Table ronde 1 : « La réforme du système monétaire et financier international et ses incidences sur le développement »
Déclarations liminaires
Dans sa déclaration liminaire aux participants à cette table ronde présidée par Mme MARIA LUIZA RIBEIRO VIOTTI, Représentante permanente du Brésil auprès des Nations Unies, M. JOSÉ ANTONIO OCAMPO, Professeur des pratiques professionnelles en gestion des affaires publiques à l’Université de Columbia de New York, aux États-Unis, a estimé que le Consensus de Monterrey reste le principal cadre convenu par la communauté internationale sur les questions relatives au financement du développement, et il a regretté que 10 ans après la Conférence de Monterrey et son adoption, le texte reste encore lettre morte.
M. Ocampo a proposé la coordination des politiques macroéconomiques, qui devrait fonctionner comme le processus d’évaluation mutuelle du G-20, mais avec une compétence et une portée mondiales. Il a également relevé que le secteur des transactions financières mérite des réformes, car il s’agit d’un plan important des économies des pays en développement, a-t-il noté. Il a ajouté qu’une réglementation des transactions financières internationales ne pourrait être efficace et crédible qu’avec l’implication des États-Unis et du Royaume-Uni, deux pays d’où partent la plupart des transactions.
M. Ocampo a ensuite souligné que l’architecture financière internationale avait péché par son laxisme dans la gestion de la question de la dette souveraine des États, et il a en outre souhaité une réforme des politiques en matière de taux de change, afin de les rendre plus stables.
M. ELLIOT HARRIS, Représentant spécial du Fonds monétaire international (FMI) auprès des Nations Unies, a évoqué quatre domaines majeurs du système monétaire et financier international qui nécessitent des réformes.
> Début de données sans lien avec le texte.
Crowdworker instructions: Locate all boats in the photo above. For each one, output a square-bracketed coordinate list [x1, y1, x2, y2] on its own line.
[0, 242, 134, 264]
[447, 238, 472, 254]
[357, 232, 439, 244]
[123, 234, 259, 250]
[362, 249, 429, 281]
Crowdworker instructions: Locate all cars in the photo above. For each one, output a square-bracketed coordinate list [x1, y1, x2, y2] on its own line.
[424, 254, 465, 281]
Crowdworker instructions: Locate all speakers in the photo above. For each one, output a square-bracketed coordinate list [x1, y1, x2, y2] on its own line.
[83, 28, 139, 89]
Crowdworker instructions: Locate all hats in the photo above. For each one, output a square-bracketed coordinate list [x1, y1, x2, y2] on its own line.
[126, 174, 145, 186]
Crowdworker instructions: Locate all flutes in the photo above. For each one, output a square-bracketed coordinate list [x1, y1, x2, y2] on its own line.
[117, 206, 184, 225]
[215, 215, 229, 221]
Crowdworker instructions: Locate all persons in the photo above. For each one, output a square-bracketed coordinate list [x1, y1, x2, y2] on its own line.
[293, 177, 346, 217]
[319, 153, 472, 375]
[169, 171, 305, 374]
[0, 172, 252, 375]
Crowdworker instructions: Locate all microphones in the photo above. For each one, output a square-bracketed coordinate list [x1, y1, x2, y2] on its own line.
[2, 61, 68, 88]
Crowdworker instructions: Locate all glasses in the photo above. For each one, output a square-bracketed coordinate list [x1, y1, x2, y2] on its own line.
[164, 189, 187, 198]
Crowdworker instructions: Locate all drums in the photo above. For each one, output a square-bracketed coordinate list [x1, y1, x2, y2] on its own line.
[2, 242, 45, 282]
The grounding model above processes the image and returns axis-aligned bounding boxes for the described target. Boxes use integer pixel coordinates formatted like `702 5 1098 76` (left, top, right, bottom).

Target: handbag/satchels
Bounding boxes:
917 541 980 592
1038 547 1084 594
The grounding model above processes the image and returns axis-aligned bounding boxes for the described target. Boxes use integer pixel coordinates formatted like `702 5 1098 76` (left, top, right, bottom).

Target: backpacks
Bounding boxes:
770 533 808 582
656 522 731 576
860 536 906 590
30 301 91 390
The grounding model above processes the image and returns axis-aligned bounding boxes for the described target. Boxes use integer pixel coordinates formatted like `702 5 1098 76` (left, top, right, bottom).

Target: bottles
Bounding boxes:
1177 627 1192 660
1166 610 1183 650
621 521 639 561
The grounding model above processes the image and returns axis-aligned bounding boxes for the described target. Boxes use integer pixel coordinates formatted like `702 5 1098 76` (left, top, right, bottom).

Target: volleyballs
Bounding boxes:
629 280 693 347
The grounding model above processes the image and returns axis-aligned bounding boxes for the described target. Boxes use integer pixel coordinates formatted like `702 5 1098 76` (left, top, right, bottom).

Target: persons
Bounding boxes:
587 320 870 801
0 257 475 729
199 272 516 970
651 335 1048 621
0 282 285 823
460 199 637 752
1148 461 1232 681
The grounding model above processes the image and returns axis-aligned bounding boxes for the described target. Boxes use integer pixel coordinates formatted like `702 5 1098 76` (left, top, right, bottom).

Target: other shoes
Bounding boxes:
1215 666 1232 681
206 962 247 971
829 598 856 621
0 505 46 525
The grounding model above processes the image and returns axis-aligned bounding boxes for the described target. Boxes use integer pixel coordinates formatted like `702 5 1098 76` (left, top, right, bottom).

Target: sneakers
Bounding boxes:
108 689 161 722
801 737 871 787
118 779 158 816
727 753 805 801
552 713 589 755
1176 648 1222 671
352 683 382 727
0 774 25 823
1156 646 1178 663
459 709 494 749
Il a ainsi cité la gestion des transactions financières, qui a besoin qu’on y mette en place un cadre qui bénéficie à la fois aux pays d’origine et à ceux de destination. Il a aussi prôné l’amélioration des méthodes et procédures de surveillance de l’économie mondiale par le FMI dans un contexte où les économies semblent interconnectées.
M. Harris a ensuite évoqué la question des réserves internationales de devises et les droits de tirage spéciaux (DTS). Il a relevé que de nombreux pays ont pu juguler les effets de la crise en puisant dans leurs réserves, mais il a précisé que certains pays ont accumulé des réserves plus importantes qu’ils n’en avaient besoin, et a estimé que cela crée des déséquilibres à l’échelle internationale. Il a par ailleurs estimé que les droits de tirage spéciaux pourraient permettre aux pays en manque de liquidités de pouvoir s’approvisionner, afin de juguler les effets de la crise économique. M. Harris a enfin suggéré, comme quatrième proposition, l’amélioration des filets de protection financière qui, de son avis, pourraient être rendus plus efficaces en fonction de leur capacité à faire face à la conjecture.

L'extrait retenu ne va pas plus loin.